The work proposed by Umair and Masciari [
31] is to classify COVID-19 tweets related to vaccine. They implemented the BERT model for sentiment classification. Then, they investigated the distribution of sentiments towards the vaccine across the world by analysing the hot-spot regions and the application of kernel density estimation. The proposed approach achieved 55%, 69%, and 58% for precision, recall, and F-score for the positive sentiments, respectively, while negative sentiments achieved 54%, 85%, and 64% for precision, recall, and F-score, respectively.
Another study during COVID-19 was proposed by Balli et al. [
32] to classify public datasets and SentimentSet data, manually labelled for positive and negative Turkish tweets. Two different libraries were used to preprocess the dataset: Zemberek [
33] library and SnowBall library. Furthermore, the data were tokenized by TF-IDF to be passed to ML algorithms, such as LR, RF, Bayesian, and stochastic gradient descent (SGD), while for LSTM, the data were presented by the tokenizer class. It was observed that the models applied on SentimentSet have better performances and the negatively weighted data accuracy was higher than the positively weighted data accuracy.

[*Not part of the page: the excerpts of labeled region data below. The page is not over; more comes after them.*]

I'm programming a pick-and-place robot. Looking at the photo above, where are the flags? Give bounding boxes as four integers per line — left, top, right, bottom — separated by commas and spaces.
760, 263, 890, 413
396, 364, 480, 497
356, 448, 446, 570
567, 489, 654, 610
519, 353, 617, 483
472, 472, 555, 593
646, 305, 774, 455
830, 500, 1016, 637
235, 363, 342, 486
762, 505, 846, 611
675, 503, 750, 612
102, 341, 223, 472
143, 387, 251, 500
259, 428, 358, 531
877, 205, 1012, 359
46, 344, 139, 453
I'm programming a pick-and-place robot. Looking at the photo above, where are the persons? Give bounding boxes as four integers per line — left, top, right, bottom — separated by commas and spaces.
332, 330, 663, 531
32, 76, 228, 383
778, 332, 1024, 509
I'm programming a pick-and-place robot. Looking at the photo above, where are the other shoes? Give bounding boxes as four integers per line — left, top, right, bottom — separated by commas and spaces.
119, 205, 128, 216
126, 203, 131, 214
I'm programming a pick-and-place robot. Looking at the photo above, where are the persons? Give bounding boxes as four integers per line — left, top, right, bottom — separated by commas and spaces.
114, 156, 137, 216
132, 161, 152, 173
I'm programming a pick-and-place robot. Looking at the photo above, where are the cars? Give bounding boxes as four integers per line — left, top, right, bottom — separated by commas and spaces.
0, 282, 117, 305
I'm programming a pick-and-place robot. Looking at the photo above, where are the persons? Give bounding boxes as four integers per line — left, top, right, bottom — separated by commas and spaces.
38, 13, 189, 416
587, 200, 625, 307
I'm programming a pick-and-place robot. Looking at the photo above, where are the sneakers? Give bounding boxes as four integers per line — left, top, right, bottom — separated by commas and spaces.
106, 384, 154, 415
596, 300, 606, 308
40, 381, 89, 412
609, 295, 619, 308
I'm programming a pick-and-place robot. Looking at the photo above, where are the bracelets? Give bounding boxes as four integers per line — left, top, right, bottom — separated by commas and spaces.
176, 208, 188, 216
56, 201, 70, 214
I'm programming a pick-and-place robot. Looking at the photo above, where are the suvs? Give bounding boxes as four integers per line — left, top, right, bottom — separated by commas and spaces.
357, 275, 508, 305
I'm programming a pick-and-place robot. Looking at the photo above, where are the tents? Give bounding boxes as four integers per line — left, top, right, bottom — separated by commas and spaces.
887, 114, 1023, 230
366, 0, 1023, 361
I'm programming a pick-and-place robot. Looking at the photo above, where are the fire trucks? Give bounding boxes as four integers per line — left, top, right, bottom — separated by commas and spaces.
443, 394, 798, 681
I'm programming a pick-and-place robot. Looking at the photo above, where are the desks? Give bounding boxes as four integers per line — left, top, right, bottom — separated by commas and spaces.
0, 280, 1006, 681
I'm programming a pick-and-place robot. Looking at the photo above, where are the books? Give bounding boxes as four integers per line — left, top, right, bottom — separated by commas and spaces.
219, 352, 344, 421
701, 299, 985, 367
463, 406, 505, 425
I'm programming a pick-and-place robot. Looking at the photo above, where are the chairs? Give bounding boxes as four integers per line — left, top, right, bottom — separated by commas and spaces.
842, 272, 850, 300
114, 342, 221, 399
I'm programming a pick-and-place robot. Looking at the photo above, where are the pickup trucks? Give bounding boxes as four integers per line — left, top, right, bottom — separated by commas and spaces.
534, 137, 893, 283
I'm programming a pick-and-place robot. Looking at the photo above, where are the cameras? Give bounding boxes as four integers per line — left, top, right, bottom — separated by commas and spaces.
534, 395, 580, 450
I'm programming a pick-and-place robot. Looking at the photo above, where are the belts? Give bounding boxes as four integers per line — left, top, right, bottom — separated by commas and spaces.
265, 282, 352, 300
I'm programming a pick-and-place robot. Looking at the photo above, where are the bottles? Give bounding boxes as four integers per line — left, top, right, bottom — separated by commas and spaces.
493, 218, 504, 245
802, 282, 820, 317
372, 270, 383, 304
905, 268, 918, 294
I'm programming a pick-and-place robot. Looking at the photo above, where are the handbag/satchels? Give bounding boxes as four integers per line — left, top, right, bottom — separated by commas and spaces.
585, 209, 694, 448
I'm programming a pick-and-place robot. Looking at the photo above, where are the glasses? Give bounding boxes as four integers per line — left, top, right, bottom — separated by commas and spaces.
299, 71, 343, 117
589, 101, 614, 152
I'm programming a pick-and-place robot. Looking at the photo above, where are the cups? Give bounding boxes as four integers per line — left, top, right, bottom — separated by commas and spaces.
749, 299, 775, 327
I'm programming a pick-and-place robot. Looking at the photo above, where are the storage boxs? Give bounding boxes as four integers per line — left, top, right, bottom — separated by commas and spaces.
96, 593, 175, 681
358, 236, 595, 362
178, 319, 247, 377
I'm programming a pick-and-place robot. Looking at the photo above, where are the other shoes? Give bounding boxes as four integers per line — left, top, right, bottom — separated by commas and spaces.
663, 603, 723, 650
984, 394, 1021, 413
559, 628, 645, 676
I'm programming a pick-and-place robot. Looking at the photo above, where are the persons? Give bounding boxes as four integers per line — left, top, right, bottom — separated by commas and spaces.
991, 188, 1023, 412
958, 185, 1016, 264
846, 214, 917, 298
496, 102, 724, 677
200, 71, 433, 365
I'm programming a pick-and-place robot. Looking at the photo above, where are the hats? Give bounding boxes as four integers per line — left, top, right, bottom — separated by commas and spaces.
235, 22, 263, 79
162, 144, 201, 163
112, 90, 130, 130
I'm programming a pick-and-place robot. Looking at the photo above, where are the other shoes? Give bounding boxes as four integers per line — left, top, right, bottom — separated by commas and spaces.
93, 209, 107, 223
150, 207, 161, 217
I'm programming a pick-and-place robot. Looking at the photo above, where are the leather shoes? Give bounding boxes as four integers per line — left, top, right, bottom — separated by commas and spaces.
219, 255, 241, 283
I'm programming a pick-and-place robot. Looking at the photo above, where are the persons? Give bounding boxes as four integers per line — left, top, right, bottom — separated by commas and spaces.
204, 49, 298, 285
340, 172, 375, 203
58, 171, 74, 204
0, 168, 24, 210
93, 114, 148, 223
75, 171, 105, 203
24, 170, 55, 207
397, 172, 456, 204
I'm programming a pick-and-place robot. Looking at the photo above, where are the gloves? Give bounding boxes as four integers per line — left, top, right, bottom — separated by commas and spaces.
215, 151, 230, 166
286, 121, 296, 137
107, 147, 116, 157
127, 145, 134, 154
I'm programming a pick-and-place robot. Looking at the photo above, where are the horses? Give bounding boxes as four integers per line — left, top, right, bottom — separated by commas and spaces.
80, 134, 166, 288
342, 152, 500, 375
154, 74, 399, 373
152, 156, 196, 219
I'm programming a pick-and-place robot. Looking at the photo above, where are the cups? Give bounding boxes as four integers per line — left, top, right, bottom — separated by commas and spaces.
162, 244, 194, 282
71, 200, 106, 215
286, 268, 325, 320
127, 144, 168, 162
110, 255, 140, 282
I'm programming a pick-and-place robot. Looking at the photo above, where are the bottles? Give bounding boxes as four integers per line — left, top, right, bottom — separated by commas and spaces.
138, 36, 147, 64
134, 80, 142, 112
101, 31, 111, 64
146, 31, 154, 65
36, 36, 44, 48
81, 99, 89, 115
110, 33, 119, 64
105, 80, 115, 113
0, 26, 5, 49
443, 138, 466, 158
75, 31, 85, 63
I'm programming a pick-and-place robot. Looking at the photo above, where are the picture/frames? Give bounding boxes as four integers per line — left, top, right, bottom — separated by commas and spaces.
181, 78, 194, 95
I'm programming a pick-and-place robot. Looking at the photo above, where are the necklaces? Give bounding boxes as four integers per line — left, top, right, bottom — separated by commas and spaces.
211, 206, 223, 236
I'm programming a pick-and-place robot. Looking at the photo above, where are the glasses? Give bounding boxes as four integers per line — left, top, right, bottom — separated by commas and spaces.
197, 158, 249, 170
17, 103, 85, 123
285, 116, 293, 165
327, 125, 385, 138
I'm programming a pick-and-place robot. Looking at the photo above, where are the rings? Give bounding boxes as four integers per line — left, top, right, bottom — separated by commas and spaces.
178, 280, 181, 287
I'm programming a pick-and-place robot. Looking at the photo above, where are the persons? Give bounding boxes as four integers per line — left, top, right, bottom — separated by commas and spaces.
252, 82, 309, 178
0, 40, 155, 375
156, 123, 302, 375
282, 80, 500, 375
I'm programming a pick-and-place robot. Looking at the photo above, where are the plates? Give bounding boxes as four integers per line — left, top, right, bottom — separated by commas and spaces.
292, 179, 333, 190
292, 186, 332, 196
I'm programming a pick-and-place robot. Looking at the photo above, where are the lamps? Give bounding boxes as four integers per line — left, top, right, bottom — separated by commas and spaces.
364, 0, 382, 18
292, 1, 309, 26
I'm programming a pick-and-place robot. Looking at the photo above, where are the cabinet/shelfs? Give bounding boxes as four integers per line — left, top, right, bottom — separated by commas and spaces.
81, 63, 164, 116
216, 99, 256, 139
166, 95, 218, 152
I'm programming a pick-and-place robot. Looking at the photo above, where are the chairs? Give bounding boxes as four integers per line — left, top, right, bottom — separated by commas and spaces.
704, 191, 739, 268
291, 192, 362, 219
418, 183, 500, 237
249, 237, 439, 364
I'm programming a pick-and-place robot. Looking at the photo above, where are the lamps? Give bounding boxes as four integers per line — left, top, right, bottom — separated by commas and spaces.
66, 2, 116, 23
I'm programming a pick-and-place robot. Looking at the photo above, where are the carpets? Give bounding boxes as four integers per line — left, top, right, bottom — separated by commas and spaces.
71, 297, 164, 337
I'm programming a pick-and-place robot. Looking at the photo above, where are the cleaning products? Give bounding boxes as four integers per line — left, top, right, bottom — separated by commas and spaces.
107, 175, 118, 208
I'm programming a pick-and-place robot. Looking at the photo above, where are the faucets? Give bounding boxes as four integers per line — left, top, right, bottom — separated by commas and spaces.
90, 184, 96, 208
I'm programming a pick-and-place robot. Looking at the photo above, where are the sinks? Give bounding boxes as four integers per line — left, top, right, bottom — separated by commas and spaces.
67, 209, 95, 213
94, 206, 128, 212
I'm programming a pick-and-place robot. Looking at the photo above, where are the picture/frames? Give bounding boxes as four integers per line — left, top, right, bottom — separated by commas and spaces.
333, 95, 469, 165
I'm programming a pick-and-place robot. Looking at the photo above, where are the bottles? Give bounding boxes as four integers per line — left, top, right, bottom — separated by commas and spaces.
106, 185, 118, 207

In another study, Sitaula and Shahi [
34] designed a hybrid feature to represent Nepali tweets. They used the fusion of two-word representations such as the bag-of-words (BOW) with FastText-based and domain-specific methods. The combined representations were passed to a multi-channel convolutional neural network (MCNN). The results showed that feature combination outperformed individual features with 69.7% accuracy, and the MCNN model achieved 71.3% accuracy compared with classical algorithms.
Singh et al. [
35] conducted a study to classify sentiment Twitter data related to COVID-19 using enhanced feature weighting with the attention mechanisms of LSTM-RNN. TF-IDF were applied to extract tweets features. The experimental results showed that the method proposed outperformed the rest of classical ML algorithms, such as: RF, SVM, NB, and LR, with an accuracy of 84.56%.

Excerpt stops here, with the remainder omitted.